### WHAT IS NEEDED
Rewrite the lines below as a numbered list, leaving out the blank lines and the pictures.

* Begin RECORDS PROVIDED *

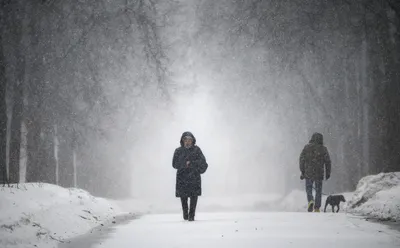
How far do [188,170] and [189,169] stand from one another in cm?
3

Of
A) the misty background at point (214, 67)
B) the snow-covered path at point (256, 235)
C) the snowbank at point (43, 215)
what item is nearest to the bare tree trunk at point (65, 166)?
the misty background at point (214, 67)

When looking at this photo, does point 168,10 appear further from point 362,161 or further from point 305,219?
point 305,219

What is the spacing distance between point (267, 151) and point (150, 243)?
2880cm

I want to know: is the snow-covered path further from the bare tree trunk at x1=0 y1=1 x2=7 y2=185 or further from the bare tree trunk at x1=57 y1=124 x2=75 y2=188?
the bare tree trunk at x1=57 y1=124 x2=75 y2=188

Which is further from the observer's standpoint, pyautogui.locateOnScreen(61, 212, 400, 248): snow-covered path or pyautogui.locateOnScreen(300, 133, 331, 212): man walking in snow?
pyautogui.locateOnScreen(300, 133, 331, 212): man walking in snow

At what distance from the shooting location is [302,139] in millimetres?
27266

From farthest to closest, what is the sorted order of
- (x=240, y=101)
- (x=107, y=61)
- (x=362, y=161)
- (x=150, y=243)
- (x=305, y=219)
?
(x=240, y=101) → (x=362, y=161) → (x=107, y=61) → (x=305, y=219) → (x=150, y=243)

* End RECORDS PROVIDED *

### REPLY TO THE EXERCISE
1. How far do [188,170] and [189,169] stand from one another in cm?
2. 3
3. Of
4. A) the misty background at point (214, 67)
5. B) the snow-covered path at point (256, 235)
6. C) the snowbank at point (43, 215)
7. what item is nearest to the bare tree trunk at point (65, 166)?
8. the misty background at point (214, 67)
9. When looking at this photo, does point 168,10 appear further from point 362,161 or further from point 305,219?
10. point 305,219
11. What is the spacing distance between point (267, 151) and point (150, 243)?
12. 2880cm
13. I want to know: is the snow-covered path further from the bare tree trunk at x1=0 y1=1 x2=7 y2=185 or further from the bare tree trunk at x1=57 y1=124 x2=75 y2=188?
14. the bare tree trunk at x1=57 y1=124 x2=75 y2=188
15. Which is further from the observer's standpoint, pyautogui.locateOnScreen(61, 212, 400, 248): snow-covered path or pyautogui.locateOnScreen(300, 133, 331, 212): man walking in snow?
16. pyautogui.locateOnScreen(300, 133, 331, 212): man walking in snow
17. At what distance from the shooting location is [302,139] in millimetres?
18. 27266
19. From farthest to closest, what is the sorted order of
20. - (x=240, y=101)
21. - (x=107, y=61)
22. - (x=362, y=161)
23. - (x=150, y=243)
24. - (x=305, y=219)
25. ?
26. (x=240, y=101) → (x=362, y=161) → (x=107, y=61) → (x=305, y=219) → (x=150, y=243)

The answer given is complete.